═════ Page extract ═════
If you are co-parenting with your ex-spouse, you know just how difficult it can be to navigate any disagreement over how your child should be parented. When you were married, you and your ex had an interest in working towards compromise for the well being of your children and your marriage. Now that you are divorced, you may find that it is increasingly difficult to come to an agreement, especially if significant tension still exists in your relationship with your ex-spouse.
Navigating disagreements over parenting practices is hard work, but there are a few practices that can make this difficult situation a little easier.
Focus on the best interests of the child. During the emotional upheaval of a divorce, there may be temptation to allow your personal feelings to cloud your judgement when making parenting decisions. If you and your ex-spouse can prioritize your child’s well being, you will find it easier to compromise on parenting decisions.
Don’t fight every battle. Some parenting decisions are bigger than others. If you can prioritize those above all else, you may find it easier to compromise on smaller issues like whether or not your teenager is going to dye her hair or if their curfew should be nine or ten on school nights.
═════ Given data ═════
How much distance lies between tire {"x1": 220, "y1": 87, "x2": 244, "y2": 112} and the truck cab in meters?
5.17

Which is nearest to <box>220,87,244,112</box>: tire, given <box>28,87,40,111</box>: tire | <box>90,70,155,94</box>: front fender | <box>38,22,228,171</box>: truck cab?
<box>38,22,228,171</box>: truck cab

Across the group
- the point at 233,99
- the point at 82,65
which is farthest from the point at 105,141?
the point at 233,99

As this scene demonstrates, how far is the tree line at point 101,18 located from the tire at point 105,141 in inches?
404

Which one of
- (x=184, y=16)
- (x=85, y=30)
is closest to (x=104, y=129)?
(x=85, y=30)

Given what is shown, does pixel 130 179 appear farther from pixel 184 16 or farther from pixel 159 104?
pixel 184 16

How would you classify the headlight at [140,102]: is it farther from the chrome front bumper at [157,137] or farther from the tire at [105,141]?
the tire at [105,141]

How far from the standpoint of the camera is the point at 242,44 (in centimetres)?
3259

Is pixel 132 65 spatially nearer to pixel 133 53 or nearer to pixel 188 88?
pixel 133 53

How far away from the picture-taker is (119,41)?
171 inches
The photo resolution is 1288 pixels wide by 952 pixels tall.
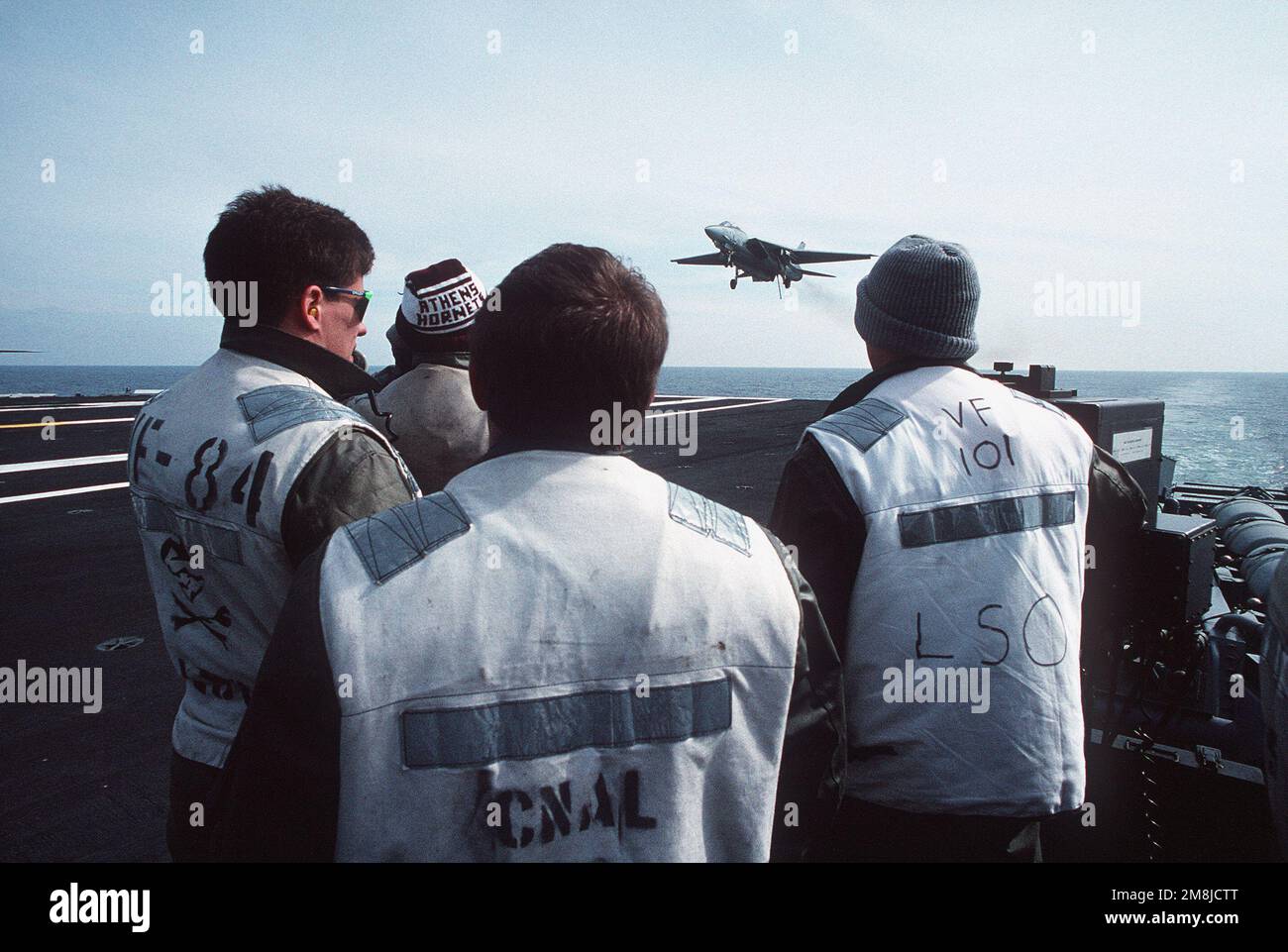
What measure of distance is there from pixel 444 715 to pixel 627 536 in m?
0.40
═════
═════ Given data ═════
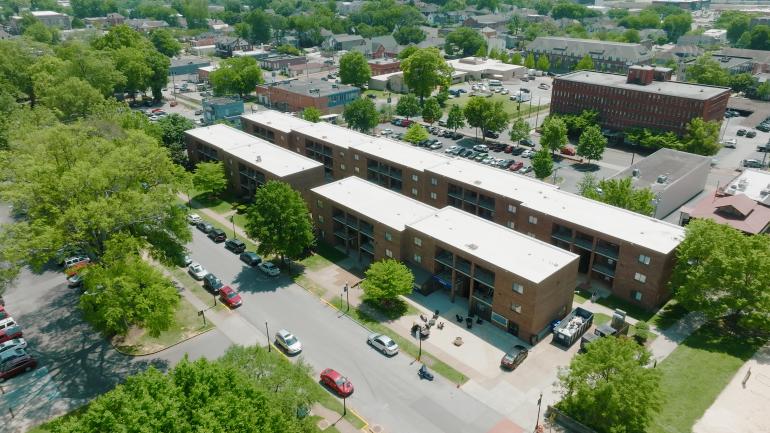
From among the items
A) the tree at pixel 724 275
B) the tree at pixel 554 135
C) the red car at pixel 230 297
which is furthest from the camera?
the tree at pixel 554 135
═════
═════ Given data ═════
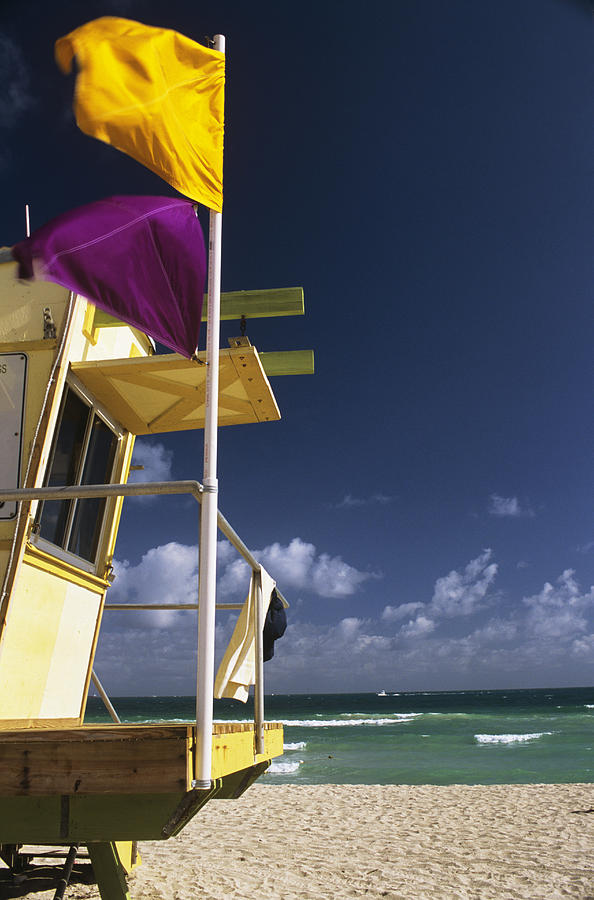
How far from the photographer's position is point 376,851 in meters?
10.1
═════
**Job 1**
In the co-parenting text, what two curfew times are given as an example of a smaller issue for school nights?
**Job 2**
Show every line of the records that contains the string "point", matching case exactly.
The co-parenting text and the records have no connection to each other.

**Result 1**
Nine or ten.

**Result 2**
- the point at 233,99
- the point at 82,65
which is farthest from the point at 105,141?
the point at 233,99
As this scene demonstrates, how far is the tree line at point 101,18 located from the tire at point 105,141 in inches?
How far from the standpoint of the camera is the point at 242,44 (in centimetres)?
How far from the photographer's position is point 376,851 in meters?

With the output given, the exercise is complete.